— DO THIS —
Repeat every record below exactly, but leave out any pictures.
####################
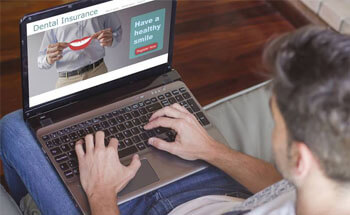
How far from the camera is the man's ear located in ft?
2.97

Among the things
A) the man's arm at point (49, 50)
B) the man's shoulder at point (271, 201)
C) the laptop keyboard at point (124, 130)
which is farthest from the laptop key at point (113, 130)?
the man's shoulder at point (271, 201)

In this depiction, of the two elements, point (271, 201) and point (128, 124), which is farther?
point (128, 124)

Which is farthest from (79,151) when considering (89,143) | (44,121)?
(44,121)

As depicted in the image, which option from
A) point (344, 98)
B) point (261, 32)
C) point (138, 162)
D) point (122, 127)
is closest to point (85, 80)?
point (122, 127)

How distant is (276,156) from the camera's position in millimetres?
985

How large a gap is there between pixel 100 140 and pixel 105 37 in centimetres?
23

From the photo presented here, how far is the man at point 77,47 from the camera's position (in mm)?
1247

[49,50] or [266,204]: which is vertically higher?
[49,50]

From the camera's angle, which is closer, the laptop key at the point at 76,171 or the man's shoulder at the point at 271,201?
the man's shoulder at the point at 271,201

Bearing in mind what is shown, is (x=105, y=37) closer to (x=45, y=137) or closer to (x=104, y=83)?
(x=104, y=83)

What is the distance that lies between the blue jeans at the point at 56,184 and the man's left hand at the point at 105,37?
0.86ft

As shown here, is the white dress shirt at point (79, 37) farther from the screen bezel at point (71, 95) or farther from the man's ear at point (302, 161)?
the man's ear at point (302, 161)

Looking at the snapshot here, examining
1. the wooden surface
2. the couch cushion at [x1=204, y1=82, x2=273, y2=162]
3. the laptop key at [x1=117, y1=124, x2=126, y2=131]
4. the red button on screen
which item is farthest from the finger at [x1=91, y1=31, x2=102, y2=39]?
the wooden surface

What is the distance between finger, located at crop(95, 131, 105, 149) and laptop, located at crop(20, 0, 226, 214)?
0.06 metres
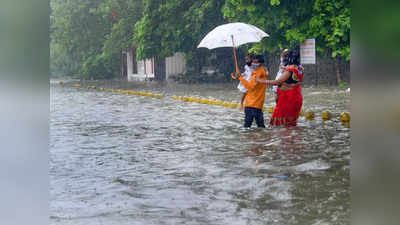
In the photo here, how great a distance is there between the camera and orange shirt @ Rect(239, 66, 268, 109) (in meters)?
10.7

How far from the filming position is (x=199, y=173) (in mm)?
7156

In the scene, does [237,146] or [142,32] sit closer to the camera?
[237,146]

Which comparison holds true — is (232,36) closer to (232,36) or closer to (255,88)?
(232,36)

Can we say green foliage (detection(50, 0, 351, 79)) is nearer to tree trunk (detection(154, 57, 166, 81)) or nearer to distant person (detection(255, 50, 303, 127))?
tree trunk (detection(154, 57, 166, 81))

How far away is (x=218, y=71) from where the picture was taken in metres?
36.1

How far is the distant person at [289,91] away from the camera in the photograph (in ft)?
34.0

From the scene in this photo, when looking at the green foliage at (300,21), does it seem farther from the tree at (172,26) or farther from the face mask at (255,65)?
the face mask at (255,65)

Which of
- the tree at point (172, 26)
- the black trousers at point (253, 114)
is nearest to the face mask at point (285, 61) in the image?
the black trousers at point (253, 114)

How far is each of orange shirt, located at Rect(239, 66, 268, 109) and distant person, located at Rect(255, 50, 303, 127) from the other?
0.45 feet

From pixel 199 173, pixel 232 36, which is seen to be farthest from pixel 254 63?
pixel 199 173

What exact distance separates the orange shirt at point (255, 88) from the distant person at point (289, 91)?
5.4 inches
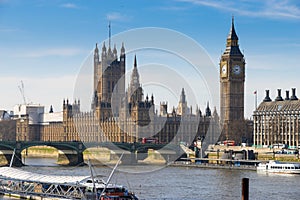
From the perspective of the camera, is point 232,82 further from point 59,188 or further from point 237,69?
point 59,188

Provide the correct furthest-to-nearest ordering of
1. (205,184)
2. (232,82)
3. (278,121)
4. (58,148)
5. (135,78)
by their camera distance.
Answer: (135,78), (232,82), (278,121), (58,148), (205,184)

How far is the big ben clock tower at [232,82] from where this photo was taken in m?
117

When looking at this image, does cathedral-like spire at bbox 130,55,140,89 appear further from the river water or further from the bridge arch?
the river water

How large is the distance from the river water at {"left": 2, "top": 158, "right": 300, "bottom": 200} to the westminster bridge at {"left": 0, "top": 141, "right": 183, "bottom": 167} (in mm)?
16199

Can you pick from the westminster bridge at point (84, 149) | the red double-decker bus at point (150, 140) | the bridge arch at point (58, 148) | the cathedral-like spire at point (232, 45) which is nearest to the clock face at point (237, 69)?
the cathedral-like spire at point (232, 45)

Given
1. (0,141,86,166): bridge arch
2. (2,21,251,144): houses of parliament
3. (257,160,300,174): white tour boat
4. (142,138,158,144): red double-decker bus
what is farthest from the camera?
(2,21,251,144): houses of parliament

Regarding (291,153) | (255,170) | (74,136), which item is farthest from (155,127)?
####################
— REPLY —
How far from the camera is the man's ear located in ft?
2.97

Among the things
A) the man's arm at point (49, 50)
B) the man's shoulder at point (271, 201)
C) the laptop keyboard at point (124, 130)
which is farthest from the laptop key at point (113, 130)?
the man's shoulder at point (271, 201)

In this depiction, of the two elements, point (271, 201) and point (128, 124), which is farther?
point (128, 124)

Which is farthest from (79,151) when considering (89,143) | (44,121)?
(44,121)

As depicted in the image, which option from
A) point (344, 98)
B) point (261, 32)
C) point (138, 162)
D) point (122, 127)
is closest to point (85, 80)?
point (122, 127)

How distant is (276,156) from the camera's position in millimetres?
985

How large a gap is there between pixel 100 140 and pixel 105 37 in centimetres?
23

From the photo presented here, how far is the man at point 77,47 from the camera's position (in mm)?
1247

[49,50] or [266,204]: which is vertically higher?
[49,50]

From the camera's angle, which is closer, the laptop key at the point at 76,171 or the man's shoulder at the point at 271,201?
the man's shoulder at the point at 271,201

Bearing in mind what is shown, is (x=105, y=37) closer to (x=45, y=137) or closer to (x=104, y=83)?
(x=104, y=83)

What is the distance that lies between the blue jeans at the point at 56,184 and the man's left hand at the point at 105,37?
0.86ft

As shown here, is the white dress shirt at point (79, 37) farther from the screen bezel at point (71, 95) or farther from the man's ear at point (302, 161)?
the man's ear at point (302, 161)

Looking at the snapshot here, examining
1. the wooden surface
2. the couch cushion at [x1=204, y1=82, x2=273, y2=162]
3. the laptop key at [x1=117, y1=124, x2=126, y2=131]
4. the red button on screen
which item is farthest from the finger at [x1=91, y1=31, x2=102, y2=39]?
the wooden surface

What is the distance between finger, located at crop(95, 131, 105, 149) and laptop, located at crop(20, 0, 226, 214)?
0.06 metres
In the photo here, how great a distance is there between the camera and orange shirt @ Rect(239, 66, 268, 109) (in meters)?
10.7

How far from the filming position is (x=199, y=173) (in mm)?
7156

In the scene, does [237,146] or [142,32] sit closer to the camera?
[237,146]

Which comparison holds true — is (232,36) closer to (232,36) or closer to (255,88)?
(232,36)

Can we say green foliage (detection(50, 0, 351, 79)) is nearer to tree trunk (detection(154, 57, 166, 81)) or nearer to distant person (detection(255, 50, 303, 127))?
tree trunk (detection(154, 57, 166, 81))

How far away is (x=218, y=71) from where the picture was taken in metres?
36.1

How far is the distant person at [289,91] away from the camera in the photograph (in ft)?
34.0

From the scene in this photo, when looking at the green foliage at (300,21), does it seem farther from the tree at (172,26) or farther from the face mask at (255,65)?
the face mask at (255,65)

Which of
- the tree at point (172, 26)
- the black trousers at point (253, 114)
is nearest to the face mask at point (285, 61) in the image?
the black trousers at point (253, 114)

How far is each of orange shirt, located at Rect(239, 66, 268, 109) and distant person, located at Rect(255, 50, 303, 127) from the other?
0.45 feet

From pixel 199 173, pixel 232 36, which is seen to be farthest from pixel 254 63?
pixel 199 173

What exact distance separates the orange shirt at point (255, 88) from the distant person at point (289, 91)?
5.4 inches
From the perspective of the camera, is point 232,82 further from point 59,188 or further from point 237,69?
point 59,188

Provide the correct furthest-to-nearest ordering of
1. (205,184)
2. (232,82)
3. (278,121)
4. (58,148)
5. (135,78)
by their camera distance.
Answer: (135,78), (232,82), (278,121), (58,148), (205,184)

How far is the big ben clock tower at [232,82] from where this photo was taken in m?
117

When looking at this image, does cathedral-like spire at bbox 130,55,140,89 appear further from the river water or further from the bridge arch?
the river water

How large is the distance from the river water at {"left": 2, "top": 158, "right": 300, "bottom": 200} to the westminster bridge at {"left": 0, "top": 141, "right": 183, "bottom": 167} (in mm)?
16199

Can you pick from the westminster bridge at point (84, 149) | the red double-decker bus at point (150, 140) | the bridge arch at point (58, 148) | the cathedral-like spire at point (232, 45) which is nearest to the clock face at point (237, 69)?
the cathedral-like spire at point (232, 45)

Given
1. (0,141,86,166): bridge arch
2. (2,21,251,144): houses of parliament
3. (257,160,300,174): white tour boat
4. (142,138,158,144): red double-decker bus
what is farthest from the camera?
(2,21,251,144): houses of parliament

Regarding (291,153) | (255,170) | (74,136), which item is farthest from (155,127)?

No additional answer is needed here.